Венок на могилу ветра — страница 11 из 100

Нет, он не спал. Расслабив мышцы и сердце, он наслаждался глубокой первозданной тишиной так, будто встретился с ней впервые. В том, чтобы сидеть вот здесь, в прохладной полутьме, под свежим исподом горячего дня, был некий смысл, постигать который мелкой назойливой мыслью не возникало желания. Время шло, но — странным шагом. В нем не было присущего упорства и непререкаемой заданности навеки установленного хода. Оно гуляло беспечным ветерком по тяжелому тучному лесу и, словно раздевшись донага, стало совершенно прозрачным, по-детски невинным, как будто весь его непосильный злопамятный скарб из грехов человека оказался притворством. Прислонившись к пахучей сосновой коре, он размышлял о том, что сознает себя сейчас как бы разом и полностью, словно все личины его я, столь непохожие друг на друга, соединились в некую плотную целостность, единый портрет, примкнув без потерь, как клочья порванного листа, зазубренными краями границ к точному слепку своей перевернутой тени. «Это как зеркало, — думал он. — По справедливости, надобно прежде одолжиться его всетерпением, чтобы нехитрый разумом юноша ужился рядом с убийцей, которому всё всё равно. Я и не заметил, как им удалось уместиться в одном теле и вровень дышать общим воздухом. Во мне не осталось ни скорби ни совести, — невзирая на ружье в моих руках и ясную память о том, как я им убил человека. Мне не больно и пусто. Жизнь моя словно отложена на потом, только ждать ее скучно и лень. Я просто сижу, как в гостях у собственной смерти, и ни о чем не жалею…»
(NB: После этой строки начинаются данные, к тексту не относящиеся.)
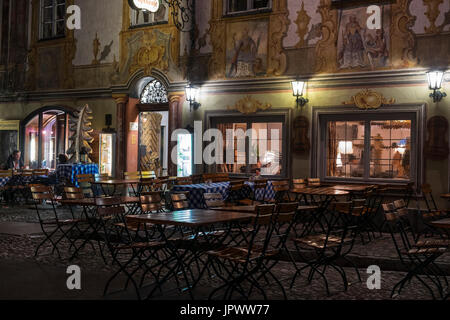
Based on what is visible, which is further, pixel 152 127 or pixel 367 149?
pixel 152 127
Приди ему сейчас на ум мысль о каре иль покаянии, его бы возмутила ее лживая благопристойность. «Я есть, — сказал он сам себе, — и я есть я…» Он знал, что это конец, потому что дальше не было ничего, дальше стерпеть любую тропу, любую дорогу, любой поворот или ухаб ее было так просто, что вовсе немыслимо, как и прозреть снова разницу между добром и злом. Странно, что я не сделал этого раньше, — подумал он, — когда я так мучился. Хотя нет: тогда я верил в грех. Нынче я отложен в такую даль, что мне она уже безразлична. Нынче я принадлежу только себе и лесу. На все остальное мне наплевать.

Опустив руку, но не глаза, он пошарил в траве и потянул за тесьму мешка с порохом. Когда она распустилась, осторожно обвязал ее вокруг курка, установил ружье так, чтобы дуло смотрело ему в переносицу, потом переложил его в левую руку, а правой взял за конец тесьмы и, подтянув к груди ногу, сунул ступню в образовавшуюся петлю. Дыхание было ровным и сильным, как у встающей волны, и он успел подумать: «Навсегда — значит то же, что и — никогда больше…» Мысль показалась ему очень удачной. С ней можно было уйти.
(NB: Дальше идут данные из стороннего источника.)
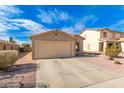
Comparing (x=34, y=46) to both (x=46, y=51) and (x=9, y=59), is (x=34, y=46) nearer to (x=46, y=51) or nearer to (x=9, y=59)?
(x=46, y=51)

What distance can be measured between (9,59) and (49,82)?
164 inches

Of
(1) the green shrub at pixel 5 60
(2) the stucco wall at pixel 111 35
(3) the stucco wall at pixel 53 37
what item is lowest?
(1) the green shrub at pixel 5 60

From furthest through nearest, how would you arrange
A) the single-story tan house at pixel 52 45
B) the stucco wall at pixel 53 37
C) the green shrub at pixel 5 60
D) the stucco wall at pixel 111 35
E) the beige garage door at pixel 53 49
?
the stucco wall at pixel 111 35
the stucco wall at pixel 53 37
the beige garage door at pixel 53 49
the single-story tan house at pixel 52 45
the green shrub at pixel 5 60

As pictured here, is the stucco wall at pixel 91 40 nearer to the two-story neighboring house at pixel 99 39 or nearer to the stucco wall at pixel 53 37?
the two-story neighboring house at pixel 99 39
Он надавил на веревку ступней, и его темя срезало, как ножом, обдав лицо огнем и пороховой гарью. Последнее, что он успел ощутить, была горячая, быстрая кровь, хлынувшая из его лопнувшей головы и заливавшая ему глаза легким веселым дождем. Потом он почувствовал, что его душа — маленький юркий комок в груди с тонким голосом — закрутилась буравчиком в вихрь и, кусая за глотку, забилась в нем громкой обидой, затем, взорвавшись звездой, брызнула ввысь, остужая себя полетом, и вырвалась на свободу. Только тут он обрел безбрежный простор последнего своего безразличия. Это было блаженство. Лес, наконец, пробудился и закричал, зашумел ветвями, забился крыльями и задрожал, но его уже это не трогало. И даже когда из чащи в трехстах шагах от него вышел понурый кабан и, поведя по ветру мордой, озадаченно всхрюкнул, почесал землю копытом и направился на запах крови, его тело лежало, оглохнув, и держалось мертвой рукой за дуло винтовки. Кабан затрусил быстрее, подминая кусты, но, завидев бездыханного человека, остановился и опасливо кивнул клыкастой головой, словно соблюдая обряд почтительного знакомства с тем, кого время от времени встречал по запаху и следам вот уже несколько месяцев. Не сводя тупых зрачков с его лица, замер, ожидая ответа, потом неровно, дугой, двинулся к испачканному красным дереву. Подойдя сбоку к недвижному телу, он снова хрюкнул, и с морды его на кисть человеку капнула вязко слюна. Кабан хрюкнул опять, но уже торжествующе, и ткнулся клыком телу в грудь. Потом опустил морду к лицу и вдруг отпрянул, задрожав. Что-то его насторожило. Что-то неуловимое, как неизвестно откуда подступающая беда.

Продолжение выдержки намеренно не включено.